Please note that collission and FCS-errors can happen on all types of packets (unicast, multicast and broadcast), not just unicasted - the formulas above need some additional work to be fully proper.
Please have (all) error counters for the suspected ports examined and compared to traffic volume. I can take a look if you provide me with the raw data attached as .txt files to the thread (please don't send images of statistics).
Regarding the Task Analysis, having zero task offset on all tasks may cause your application code to constantly occupy the CPU until the scheduling ends. I.e. the ethernet communication is forced to take place in the 30% reserve the controller keeps.

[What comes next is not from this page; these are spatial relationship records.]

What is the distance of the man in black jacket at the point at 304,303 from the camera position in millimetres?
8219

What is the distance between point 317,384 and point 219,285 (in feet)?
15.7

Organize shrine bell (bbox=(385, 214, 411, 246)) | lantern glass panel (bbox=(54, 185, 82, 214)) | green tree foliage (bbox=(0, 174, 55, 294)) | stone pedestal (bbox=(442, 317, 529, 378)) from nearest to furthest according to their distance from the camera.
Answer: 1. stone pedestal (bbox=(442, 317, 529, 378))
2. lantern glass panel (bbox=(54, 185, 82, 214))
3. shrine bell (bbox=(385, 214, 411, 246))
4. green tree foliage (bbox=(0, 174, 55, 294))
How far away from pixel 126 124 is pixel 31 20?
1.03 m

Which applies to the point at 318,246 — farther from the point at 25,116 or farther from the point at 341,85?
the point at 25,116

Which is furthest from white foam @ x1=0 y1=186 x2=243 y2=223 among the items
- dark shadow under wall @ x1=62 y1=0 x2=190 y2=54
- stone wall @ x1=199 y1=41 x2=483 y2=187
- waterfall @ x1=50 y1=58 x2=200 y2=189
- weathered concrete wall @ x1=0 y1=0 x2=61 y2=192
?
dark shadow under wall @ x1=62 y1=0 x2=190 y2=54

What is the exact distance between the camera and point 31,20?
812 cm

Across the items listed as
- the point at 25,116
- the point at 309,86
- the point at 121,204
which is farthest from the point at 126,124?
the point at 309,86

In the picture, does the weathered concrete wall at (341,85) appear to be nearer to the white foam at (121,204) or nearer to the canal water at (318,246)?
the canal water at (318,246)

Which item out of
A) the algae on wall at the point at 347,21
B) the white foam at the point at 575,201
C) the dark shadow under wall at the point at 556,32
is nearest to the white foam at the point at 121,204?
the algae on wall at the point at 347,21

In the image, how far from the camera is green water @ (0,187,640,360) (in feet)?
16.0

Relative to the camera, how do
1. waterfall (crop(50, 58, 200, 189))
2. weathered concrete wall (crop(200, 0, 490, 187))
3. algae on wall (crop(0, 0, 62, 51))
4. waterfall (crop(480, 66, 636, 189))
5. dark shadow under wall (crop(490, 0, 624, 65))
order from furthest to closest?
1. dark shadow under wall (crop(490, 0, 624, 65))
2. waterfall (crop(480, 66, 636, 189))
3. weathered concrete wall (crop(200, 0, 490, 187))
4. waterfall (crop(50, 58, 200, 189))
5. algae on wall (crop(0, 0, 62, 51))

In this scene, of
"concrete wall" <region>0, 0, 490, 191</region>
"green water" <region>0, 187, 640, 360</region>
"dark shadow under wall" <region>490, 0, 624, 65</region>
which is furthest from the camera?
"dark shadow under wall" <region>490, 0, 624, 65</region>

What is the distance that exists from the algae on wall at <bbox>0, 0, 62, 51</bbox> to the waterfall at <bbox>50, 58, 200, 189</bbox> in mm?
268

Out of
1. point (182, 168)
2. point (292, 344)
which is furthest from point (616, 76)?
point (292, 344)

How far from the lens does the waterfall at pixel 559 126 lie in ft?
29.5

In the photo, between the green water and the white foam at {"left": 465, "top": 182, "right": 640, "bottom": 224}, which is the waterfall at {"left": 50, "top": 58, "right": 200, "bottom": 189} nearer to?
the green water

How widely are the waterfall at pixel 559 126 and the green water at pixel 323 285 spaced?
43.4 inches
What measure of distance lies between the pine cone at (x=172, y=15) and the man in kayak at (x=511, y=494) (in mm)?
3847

Roughly, with 60% total load (if you meant total and not cyclic load), the controller is idling 400 ms per second.
With no task tuning at all, all free time may be found last in scheduling cycle (the interval time plays in as well - use Task Analysis tool to see a graphical representation of your controllers):
[Task1][Task2][Task3][Task4][400 ms Free time]
It may be wiser to insert offset (=reallocating some of the free time to interspace tasks) to allow Ethernet communication to take place more often.
50 ms offset between each task:
[Offset 50ms][Task1][Offset 50ms][Task2][Offset 50ms][Task3][Offset 50ms][Task4][200 ms Free time]
Total System Load is still 60%, but the 40% remaining time has been dispersed along the whole scheduling cycle. This improves Ethernet communications and "ping" response times should become improved.
Task tuning may be a delicate matter which may not be advisable during full production. I suggest you study your current Task Analysis output, and if in doubt engage your regional ABB support center in helping you with selecting reasonable values for task offset.